Exercise directions. Please reproduce, exactly and in full, the lines running from the one that contains "label granularity: sequence-level" to the end of the entries.

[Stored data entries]
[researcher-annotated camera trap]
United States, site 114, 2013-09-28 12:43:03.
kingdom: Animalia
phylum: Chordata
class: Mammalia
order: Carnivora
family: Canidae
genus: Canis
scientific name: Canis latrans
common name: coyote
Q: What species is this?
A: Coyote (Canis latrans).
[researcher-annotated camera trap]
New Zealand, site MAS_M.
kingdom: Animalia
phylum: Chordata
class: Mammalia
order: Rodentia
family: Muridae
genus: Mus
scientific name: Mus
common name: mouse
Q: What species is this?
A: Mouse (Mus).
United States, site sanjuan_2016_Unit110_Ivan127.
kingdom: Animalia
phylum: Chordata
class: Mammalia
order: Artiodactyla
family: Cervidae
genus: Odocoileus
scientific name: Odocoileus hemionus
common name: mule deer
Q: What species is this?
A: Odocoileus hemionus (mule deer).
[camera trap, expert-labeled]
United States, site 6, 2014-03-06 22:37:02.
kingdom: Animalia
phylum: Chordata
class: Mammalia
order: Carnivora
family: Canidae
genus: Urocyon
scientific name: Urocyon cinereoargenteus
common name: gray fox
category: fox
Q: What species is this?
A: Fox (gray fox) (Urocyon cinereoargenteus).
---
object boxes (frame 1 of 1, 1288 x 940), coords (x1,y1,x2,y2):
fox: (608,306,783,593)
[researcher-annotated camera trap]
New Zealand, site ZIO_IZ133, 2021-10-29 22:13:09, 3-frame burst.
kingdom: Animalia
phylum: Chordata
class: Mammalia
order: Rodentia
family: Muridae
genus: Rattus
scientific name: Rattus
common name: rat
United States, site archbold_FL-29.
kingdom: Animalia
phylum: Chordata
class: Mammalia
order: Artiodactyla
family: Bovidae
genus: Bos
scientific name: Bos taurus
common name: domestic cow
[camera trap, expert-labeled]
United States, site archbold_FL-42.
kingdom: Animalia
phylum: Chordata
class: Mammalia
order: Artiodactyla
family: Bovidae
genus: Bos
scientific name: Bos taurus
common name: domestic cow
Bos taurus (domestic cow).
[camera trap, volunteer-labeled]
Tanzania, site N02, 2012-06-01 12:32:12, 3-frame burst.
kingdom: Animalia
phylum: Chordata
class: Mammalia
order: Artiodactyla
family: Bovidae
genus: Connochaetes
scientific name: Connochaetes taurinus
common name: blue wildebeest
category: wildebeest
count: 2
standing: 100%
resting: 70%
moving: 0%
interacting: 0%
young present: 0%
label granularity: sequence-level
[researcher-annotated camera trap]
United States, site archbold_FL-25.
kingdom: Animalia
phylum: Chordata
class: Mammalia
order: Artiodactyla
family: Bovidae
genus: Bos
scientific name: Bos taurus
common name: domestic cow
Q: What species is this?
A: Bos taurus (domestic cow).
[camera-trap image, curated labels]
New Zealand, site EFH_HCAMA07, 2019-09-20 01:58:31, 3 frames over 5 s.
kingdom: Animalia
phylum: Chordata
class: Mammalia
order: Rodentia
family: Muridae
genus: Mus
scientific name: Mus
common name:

Result.
label granularity: sequence-level
[researcher-annotated camera trap]
United States, site archbold_FL-25.
kingdom: Animalia
phylum: Chordata
class: Mammalia
order: Artiodactyla
family: Bovidae
genus: Bos
scientific name: Bos taurus
common name: domestic cow
Q: What species is this?
A: Bos taurus (domestic cow).
[camera-trap image, curated labels]
New Zealand, site EFH_HCAMA07, 2019-09-20 01:58:31, 3 frames over 5 s.
kingdom: Animalia
phylum: Chordata
class: Mammalia
order: Rodentia
family: Muridae
genus: Mus
scientific name: Mus
common name:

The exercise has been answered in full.